_Instruction a_:
Which lines of the records contain the string "brick", with case counting? Find them and copy each of those lines.

>> START Text excerpt

I offer the thought that rather than rage against these intrusions into privacy, the only way to oppose the spooks is to embrace the fact of electronic surveillance, and come up with a response to it.

I suggest that for many years now, key personal data has been freely shared between government and private financial agencies. It may skirt the bounds, or overstep the bounds, of legality, but they still do it; they know they won't get caught.

And in a world where any discontented individual or group can access arms, chemicals, timing devices; i.e. where they can organise a terror campaign, there will be assent from the majority for surveillance, so that people are protected from this group.

Of course this is hugely open to abuse, and it is so abused (e.g/ the secret service / FBI intrusions mentioned in this article and in several others) BUT the average citizen will dismiss calls for civil liberty protection, when under attack.

The spooks (intelligence agencies) do not want a change in the present situation; they like it fine, no supervision no control OF THEM. Plenty of control of the rest of us.

There was a situation in the EU parliament last year, where the members passed a proposal that telephone records be insisted upon from the telecom companies for up to six months; major resistance by said companies. Think about it.
They have had ECHELON (surveillance project) for ~ 10 years now, no oversight by parliaments.

I suggest we need to recognise this REALITY, and respond laterally by saying "OK you can know anything about me, BUT I want to know anything about YOU. e.g. Where did you (financial company( place your investments last quarter? Why do you (state taxation agency) want to know that about me? Who is the (now lawfully entitled) operative who is checking ME out?

That is to say, It is a reality, we now need an audit trail, to protect civil liberties in the 21st century.

I know MANY are going to find these comments appalling; but what is your alternative? [Remember Chuikov, Stalingrad 1942, 'Embrace the enemy']

[« Reply to this comment] [Post a new comment »] [Rate this comment: 1 - 2 - 3 - 4 - 5]

one nation under surveillance
Posted by: vasumurti on Jan 16, 2008 6:56 AM   
Current rating: 5    [1 = poor; 5 = excellent]
In his 1992 book, Visions of Liberty, former Executive Director of the ACLU, Ira Glasser writes:

"The use of wiretapping and electronic eavesdropping emerged during the Prohibition era. Roy Olmstead was a suspected bootlegger whom the government wished to search. It placed taps in the basement of his office building and on wires in the streets near his home. No physical entry into his office or home took place. Olmstead was convicted entirely on the basis of evidence from the wiretaps.

>> END Text excerpt
>> START Recorded information

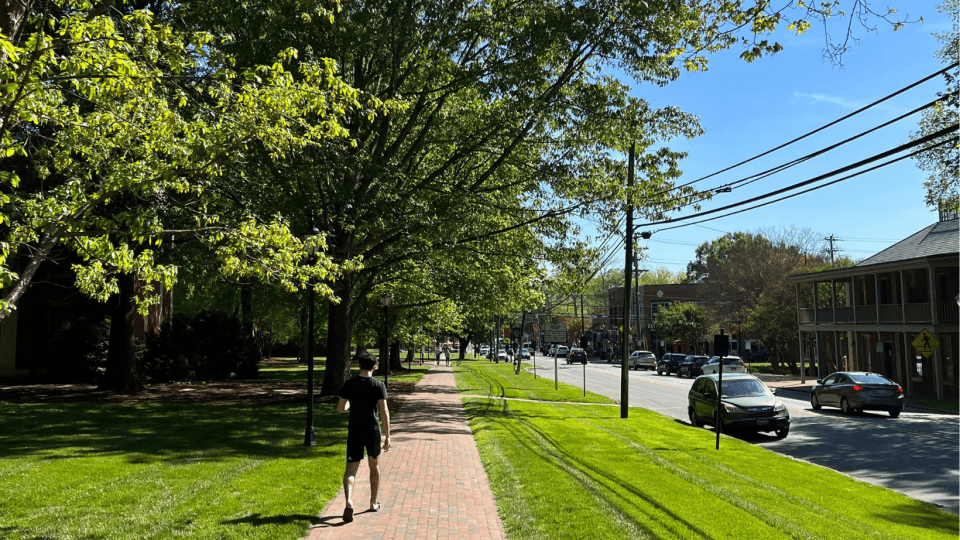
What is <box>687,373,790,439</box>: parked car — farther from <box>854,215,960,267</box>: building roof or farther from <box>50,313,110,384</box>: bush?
<box>50,313,110,384</box>: bush

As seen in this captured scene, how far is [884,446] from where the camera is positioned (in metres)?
15.6

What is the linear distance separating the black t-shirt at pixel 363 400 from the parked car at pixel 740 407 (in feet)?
38.1

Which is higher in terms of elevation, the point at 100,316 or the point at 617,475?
the point at 100,316

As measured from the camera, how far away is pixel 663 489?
31.2 feet

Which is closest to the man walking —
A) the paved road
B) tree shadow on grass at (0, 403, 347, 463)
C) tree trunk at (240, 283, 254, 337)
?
tree shadow on grass at (0, 403, 347, 463)

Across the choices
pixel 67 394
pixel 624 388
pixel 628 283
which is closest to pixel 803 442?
pixel 624 388

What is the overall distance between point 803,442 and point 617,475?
8.02 m

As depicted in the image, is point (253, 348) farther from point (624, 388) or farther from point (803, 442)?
point (803, 442)

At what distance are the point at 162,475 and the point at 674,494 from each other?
697cm

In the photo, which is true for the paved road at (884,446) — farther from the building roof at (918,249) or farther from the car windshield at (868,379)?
the building roof at (918,249)

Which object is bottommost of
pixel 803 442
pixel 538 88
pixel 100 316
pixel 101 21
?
pixel 803 442

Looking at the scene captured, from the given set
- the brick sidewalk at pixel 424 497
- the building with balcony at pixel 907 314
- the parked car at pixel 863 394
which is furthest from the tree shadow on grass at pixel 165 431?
the building with balcony at pixel 907 314

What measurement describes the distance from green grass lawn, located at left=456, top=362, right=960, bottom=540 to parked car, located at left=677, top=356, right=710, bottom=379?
110 feet

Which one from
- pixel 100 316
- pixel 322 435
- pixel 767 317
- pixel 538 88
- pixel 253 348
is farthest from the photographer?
pixel 767 317
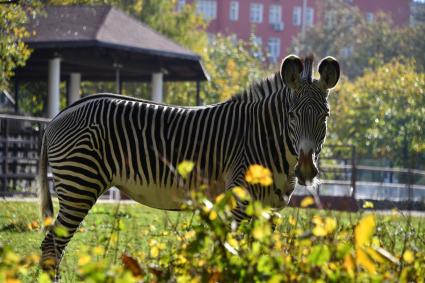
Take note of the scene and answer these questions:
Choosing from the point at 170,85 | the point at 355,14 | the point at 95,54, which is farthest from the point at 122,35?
the point at 355,14

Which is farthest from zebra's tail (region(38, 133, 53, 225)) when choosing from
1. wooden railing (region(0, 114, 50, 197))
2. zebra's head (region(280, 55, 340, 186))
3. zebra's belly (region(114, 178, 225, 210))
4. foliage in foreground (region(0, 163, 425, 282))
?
wooden railing (region(0, 114, 50, 197))

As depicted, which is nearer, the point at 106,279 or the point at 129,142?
the point at 106,279

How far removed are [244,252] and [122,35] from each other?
894 inches

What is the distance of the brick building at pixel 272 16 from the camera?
91625mm

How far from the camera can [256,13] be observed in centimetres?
9406

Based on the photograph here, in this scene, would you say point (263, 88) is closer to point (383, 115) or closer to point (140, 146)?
point (140, 146)

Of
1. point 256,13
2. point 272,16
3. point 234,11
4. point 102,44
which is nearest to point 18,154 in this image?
point 102,44

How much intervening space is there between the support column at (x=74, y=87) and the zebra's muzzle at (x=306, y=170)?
22.0m

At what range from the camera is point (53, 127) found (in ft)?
29.7

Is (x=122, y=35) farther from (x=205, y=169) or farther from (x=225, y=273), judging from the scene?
(x=225, y=273)

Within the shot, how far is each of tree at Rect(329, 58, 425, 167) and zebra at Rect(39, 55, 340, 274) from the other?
29.3 meters

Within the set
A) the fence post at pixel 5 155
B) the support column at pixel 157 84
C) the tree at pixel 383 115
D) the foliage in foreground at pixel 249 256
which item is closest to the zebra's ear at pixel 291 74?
the foliage in foreground at pixel 249 256

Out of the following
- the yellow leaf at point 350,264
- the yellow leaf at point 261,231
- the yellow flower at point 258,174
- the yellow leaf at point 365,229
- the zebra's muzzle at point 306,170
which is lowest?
the zebra's muzzle at point 306,170

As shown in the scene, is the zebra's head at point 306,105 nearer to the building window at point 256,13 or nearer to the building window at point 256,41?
the building window at point 256,41
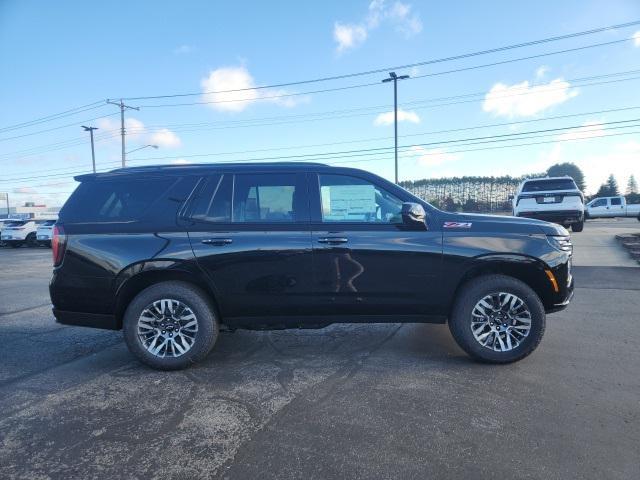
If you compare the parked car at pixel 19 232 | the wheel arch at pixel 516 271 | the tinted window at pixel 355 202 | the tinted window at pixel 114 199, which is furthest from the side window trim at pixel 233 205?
the parked car at pixel 19 232

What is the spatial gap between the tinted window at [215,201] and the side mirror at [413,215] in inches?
65.8

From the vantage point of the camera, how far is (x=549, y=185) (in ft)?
49.7

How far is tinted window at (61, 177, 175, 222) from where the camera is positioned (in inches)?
170

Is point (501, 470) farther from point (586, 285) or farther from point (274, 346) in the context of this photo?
point (586, 285)

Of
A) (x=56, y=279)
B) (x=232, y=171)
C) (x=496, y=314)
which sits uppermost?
(x=232, y=171)

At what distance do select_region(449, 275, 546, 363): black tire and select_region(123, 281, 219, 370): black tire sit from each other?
2.37 meters

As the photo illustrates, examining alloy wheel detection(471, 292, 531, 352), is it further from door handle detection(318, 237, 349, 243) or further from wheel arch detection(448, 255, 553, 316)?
door handle detection(318, 237, 349, 243)

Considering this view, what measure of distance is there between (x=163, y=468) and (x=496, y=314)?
3.12 meters

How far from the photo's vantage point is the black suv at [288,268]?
4.22 m

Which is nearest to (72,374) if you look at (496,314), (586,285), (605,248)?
(496,314)

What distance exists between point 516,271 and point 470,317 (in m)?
0.67

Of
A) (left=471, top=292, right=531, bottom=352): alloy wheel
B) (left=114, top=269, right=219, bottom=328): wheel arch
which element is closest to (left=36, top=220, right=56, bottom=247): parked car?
(left=114, top=269, right=219, bottom=328): wheel arch

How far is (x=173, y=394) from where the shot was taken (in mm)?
3754

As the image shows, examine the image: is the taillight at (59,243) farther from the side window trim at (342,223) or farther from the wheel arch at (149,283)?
the side window trim at (342,223)
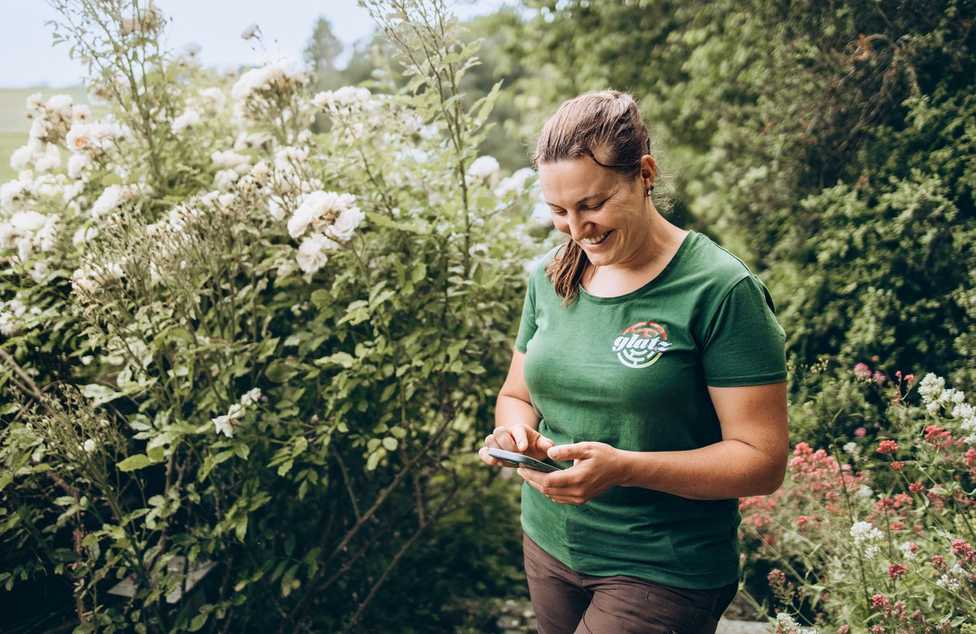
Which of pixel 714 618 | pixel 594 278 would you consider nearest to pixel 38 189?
pixel 594 278

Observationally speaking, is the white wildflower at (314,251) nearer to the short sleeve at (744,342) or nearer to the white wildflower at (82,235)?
the white wildflower at (82,235)

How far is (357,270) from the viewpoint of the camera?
275 centimetres

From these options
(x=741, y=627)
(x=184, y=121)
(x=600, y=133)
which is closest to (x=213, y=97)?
(x=184, y=121)

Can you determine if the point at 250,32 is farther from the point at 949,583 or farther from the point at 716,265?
the point at 949,583

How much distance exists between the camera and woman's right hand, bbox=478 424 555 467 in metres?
1.65

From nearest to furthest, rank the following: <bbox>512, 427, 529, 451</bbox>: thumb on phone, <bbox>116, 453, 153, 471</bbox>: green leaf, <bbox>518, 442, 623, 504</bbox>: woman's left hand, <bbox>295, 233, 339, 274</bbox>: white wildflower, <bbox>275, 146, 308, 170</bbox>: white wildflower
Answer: <bbox>518, 442, 623, 504</bbox>: woman's left hand, <bbox>512, 427, 529, 451</bbox>: thumb on phone, <bbox>116, 453, 153, 471</bbox>: green leaf, <bbox>295, 233, 339, 274</bbox>: white wildflower, <bbox>275, 146, 308, 170</bbox>: white wildflower

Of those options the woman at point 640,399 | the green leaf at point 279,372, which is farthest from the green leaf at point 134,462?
the woman at point 640,399

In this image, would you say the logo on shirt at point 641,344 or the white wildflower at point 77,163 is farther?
the white wildflower at point 77,163

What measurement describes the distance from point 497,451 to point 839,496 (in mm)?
1713

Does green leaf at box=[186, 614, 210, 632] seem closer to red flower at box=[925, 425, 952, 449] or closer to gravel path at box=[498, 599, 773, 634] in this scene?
gravel path at box=[498, 599, 773, 634]

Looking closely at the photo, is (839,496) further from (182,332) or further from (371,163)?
(182,332)

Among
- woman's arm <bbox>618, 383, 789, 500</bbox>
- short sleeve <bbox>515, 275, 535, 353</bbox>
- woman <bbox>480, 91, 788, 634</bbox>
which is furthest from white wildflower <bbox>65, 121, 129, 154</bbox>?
woman's arm <bbox>618, 383, 789, 500</bbox>

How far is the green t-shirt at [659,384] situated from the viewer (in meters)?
1.47

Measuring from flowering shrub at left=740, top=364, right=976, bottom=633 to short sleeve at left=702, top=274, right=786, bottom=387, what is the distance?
2.88ft
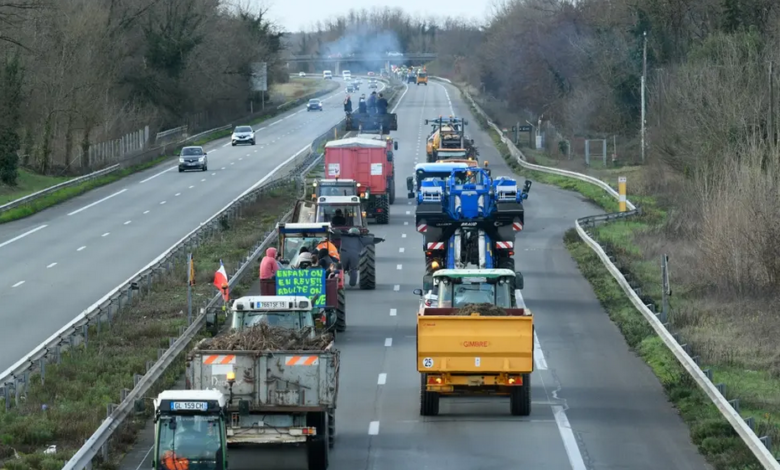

>> END Recorded information

_Instruction b_:
Can you reproduce the comment on surveillance word for word, starting with "And in a world" and going on through "when under attack."?

_Task solution a_:
- the brick sidewalk at pixel 424 497
What is the distance of the brick building at pixel 272 16 from the camera?

_Task solution b_:
And in a world where any discontented individual or group can access arms, chemicals, timing devices; i.e. where they can organise a terror campaign, there will be assent from the majority for surveillance, so that people are protected from this group.

Of course this is hugely open to abuse, and it is so abused (e.g/ the secret service / FBI intrusions mentioned in this article and in several others) BUT the average citizen will dismiss calls for civil liberty protection, when under attack.